== Supplied material ==

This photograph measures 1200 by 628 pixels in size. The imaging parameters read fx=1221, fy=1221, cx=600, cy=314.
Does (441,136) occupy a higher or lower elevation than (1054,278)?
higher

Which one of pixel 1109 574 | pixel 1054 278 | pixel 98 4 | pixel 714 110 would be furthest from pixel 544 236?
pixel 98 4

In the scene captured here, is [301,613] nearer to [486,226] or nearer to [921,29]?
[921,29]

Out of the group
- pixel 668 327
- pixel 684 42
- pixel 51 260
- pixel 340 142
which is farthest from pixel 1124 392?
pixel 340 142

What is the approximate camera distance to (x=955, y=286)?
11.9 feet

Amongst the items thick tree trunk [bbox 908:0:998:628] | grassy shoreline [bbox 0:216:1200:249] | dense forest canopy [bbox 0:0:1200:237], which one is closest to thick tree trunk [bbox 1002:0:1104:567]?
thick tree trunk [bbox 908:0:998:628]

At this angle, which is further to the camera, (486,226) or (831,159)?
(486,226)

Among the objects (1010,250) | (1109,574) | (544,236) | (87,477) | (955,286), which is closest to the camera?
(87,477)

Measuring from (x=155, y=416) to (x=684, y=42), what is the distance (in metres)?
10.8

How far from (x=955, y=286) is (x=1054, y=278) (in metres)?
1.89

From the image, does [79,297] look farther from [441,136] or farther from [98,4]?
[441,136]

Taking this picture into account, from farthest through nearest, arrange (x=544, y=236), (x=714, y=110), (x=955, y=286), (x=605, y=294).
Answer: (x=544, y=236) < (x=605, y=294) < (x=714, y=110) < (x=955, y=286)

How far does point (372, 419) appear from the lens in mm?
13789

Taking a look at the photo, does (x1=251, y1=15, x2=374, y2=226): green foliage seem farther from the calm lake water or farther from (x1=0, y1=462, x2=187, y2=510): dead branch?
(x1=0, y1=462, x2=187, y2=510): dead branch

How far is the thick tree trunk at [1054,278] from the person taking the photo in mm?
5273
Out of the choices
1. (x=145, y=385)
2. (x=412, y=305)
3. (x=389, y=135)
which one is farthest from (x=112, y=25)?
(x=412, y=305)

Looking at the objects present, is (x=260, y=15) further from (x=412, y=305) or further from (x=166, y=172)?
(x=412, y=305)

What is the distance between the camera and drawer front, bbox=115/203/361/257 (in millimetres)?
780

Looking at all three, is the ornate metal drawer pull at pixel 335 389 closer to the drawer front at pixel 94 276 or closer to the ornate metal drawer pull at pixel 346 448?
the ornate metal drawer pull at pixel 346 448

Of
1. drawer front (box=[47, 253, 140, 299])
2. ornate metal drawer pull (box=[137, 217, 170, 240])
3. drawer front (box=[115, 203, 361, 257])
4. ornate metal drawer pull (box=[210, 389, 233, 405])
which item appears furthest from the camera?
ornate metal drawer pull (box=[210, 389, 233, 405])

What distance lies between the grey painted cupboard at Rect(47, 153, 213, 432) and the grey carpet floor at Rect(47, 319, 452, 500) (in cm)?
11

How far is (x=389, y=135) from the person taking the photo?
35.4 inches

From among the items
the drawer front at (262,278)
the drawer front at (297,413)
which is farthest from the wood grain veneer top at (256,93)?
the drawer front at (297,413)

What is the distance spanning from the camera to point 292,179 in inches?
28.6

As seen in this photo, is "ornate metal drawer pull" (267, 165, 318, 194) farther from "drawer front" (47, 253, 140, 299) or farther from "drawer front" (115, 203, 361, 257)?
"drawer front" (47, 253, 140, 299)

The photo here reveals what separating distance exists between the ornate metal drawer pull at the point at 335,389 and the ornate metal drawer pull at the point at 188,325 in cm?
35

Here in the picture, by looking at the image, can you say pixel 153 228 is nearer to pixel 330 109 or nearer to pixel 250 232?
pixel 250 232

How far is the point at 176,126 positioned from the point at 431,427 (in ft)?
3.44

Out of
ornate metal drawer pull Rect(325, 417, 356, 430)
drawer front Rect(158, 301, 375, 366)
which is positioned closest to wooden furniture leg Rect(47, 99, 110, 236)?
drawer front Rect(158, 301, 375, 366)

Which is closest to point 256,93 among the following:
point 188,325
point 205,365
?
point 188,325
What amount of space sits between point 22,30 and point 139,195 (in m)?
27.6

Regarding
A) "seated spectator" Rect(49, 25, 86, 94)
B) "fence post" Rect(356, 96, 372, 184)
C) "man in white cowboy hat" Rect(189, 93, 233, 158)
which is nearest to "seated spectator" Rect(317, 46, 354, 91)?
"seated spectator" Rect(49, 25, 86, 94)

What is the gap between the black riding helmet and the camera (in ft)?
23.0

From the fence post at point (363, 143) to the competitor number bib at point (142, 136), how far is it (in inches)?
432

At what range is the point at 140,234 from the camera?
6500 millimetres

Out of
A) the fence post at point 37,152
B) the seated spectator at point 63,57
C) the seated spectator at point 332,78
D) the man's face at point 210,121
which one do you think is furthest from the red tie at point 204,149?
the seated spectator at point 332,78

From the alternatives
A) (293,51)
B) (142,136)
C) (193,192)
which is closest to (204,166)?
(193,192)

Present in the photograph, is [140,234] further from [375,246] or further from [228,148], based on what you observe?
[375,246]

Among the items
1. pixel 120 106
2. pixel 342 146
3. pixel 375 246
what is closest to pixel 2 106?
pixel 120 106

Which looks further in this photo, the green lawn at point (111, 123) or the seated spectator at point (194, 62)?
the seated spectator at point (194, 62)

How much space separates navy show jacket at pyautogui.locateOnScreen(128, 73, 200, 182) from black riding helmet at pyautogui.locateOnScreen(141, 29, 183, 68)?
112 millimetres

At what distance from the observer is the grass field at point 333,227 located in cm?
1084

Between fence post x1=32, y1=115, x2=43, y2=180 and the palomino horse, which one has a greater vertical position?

===

### Written request
Rewrite the lines above as a JSON list of strings, one string per line and with blank lines left out, starting with the line that contains "What is the distance between" and going on through the line that contains "35.4 inches".

### Solution to this exercise
[
  "What is the distance between the camera and drawer front, bbox=115/203/361/257 (in millimetres)?",
  "780",
  "Looking at all three, is the ornate metal drawer pull at pixel 335 389 closer to the drawer front at pixel 94 276 or closer to the ornate metal drawer pull at pixel 346 448?",
  "the ornate metal drawer pull at pixel 346 448",
  "Of",
  "1. drawer front (box=[47, 253, 140, 299])",
  "2. ornate metal drawer pull (box=[137, 217, 170, 240])",
  "3. drawer front (box=[115, 203, 361, 257])",
  "4. ornate metal drawer pull (box=[210, 389, 233, 405])",
  "which item appears furthest from the camera?",
  "ornate metal drawer pull (box=[210, 389, 233, 405])",
  "What distance lies between the grey painted cupboard at Rect(47, 153, 213, 432) and the grey carpet floor at Rect(47, 319, 452, 500) (in cm)?",
  "11",
  "How far is (x=389, y=135) from the person taking the photo?",
  "35.4 inches"
]